Your copy of the entries must be exact, and it must not include the pictures.

■ Data ■

======

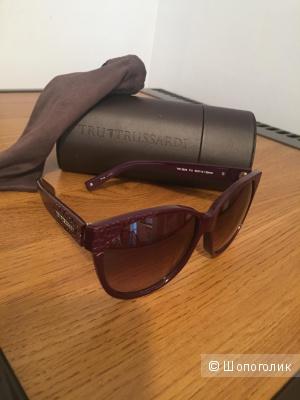 Солнцезащитные очки Trussardi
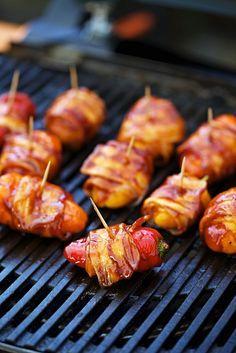 Gegrillte Paprika mit Bacon | Zeit: 15 Min. | http://eatsmarter.de/rezepte/gegrillte-paprika-mit-bacon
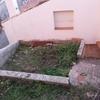 Realización de pequeña terraza en suelo de tierra
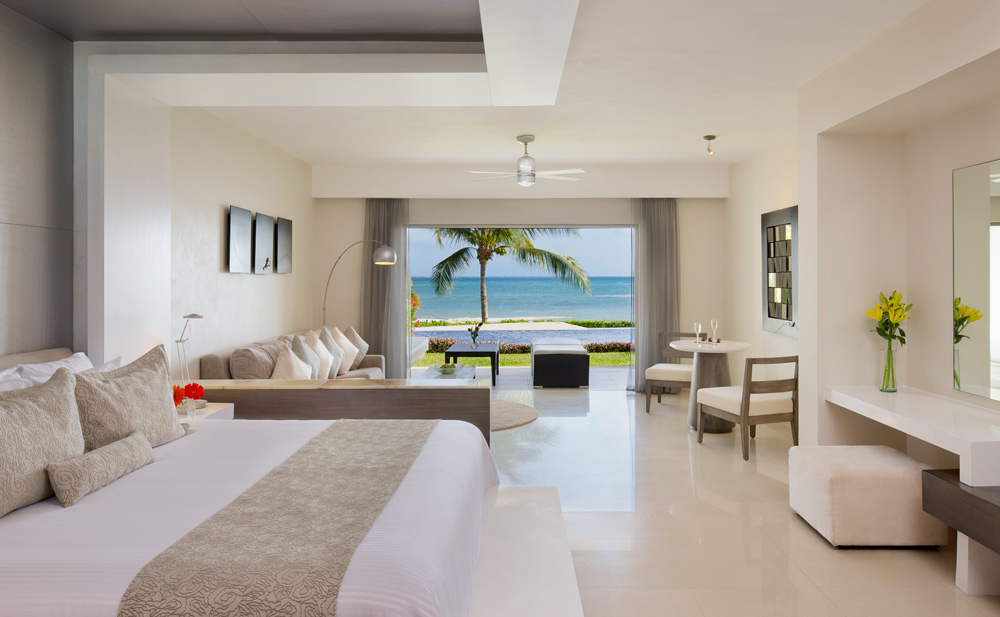 Preferred Club Junior Suite Ocean Front Swim Up at Secrets Silversands Riviera Cancun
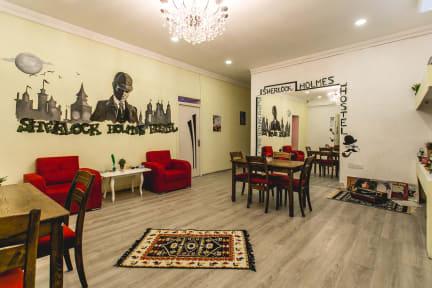 Zdjęcia nagrodzone Sherlock Holmes Hostel Baku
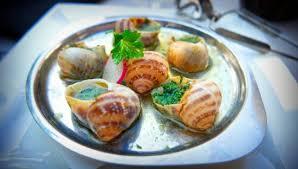 escargot cuisiné los caracoles o escargots a la bourguignone con una salsa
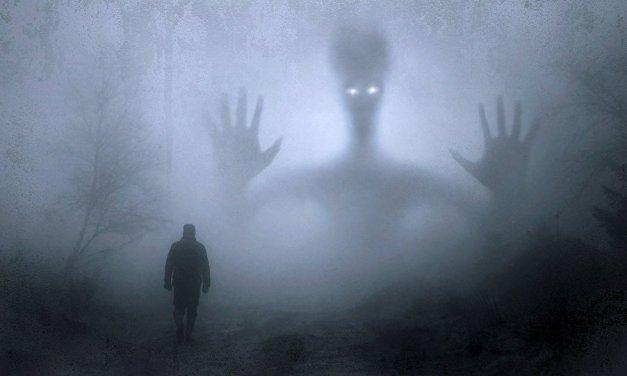 """Homem acusa """"invasores fantasmas"""" de deixarem drogas em sua casa"""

======

■ Answer ■
 Солнцезащитные очки Trussardi
 Gegrillte Paprika mit Bacon | Zeit: 15 Min. | http://eatsmarter.de/rezepte/gegrillte-paprika-mit-bacon
 Realización de pequeña terraza en suelo de tierra
 Preferred Club Junior Suite Ocean Front Swim Up at Secrets Silversands Riviera Cancun
 Zdjęcia nagrodzone Sherlock Holmes Hostel Baku
 escargot cuisiné los caracoles o escargots a la bourguignone con una salsa
 """Homem acusa """"invasores fantasmas"""" de deixarem drogas em sua casa"""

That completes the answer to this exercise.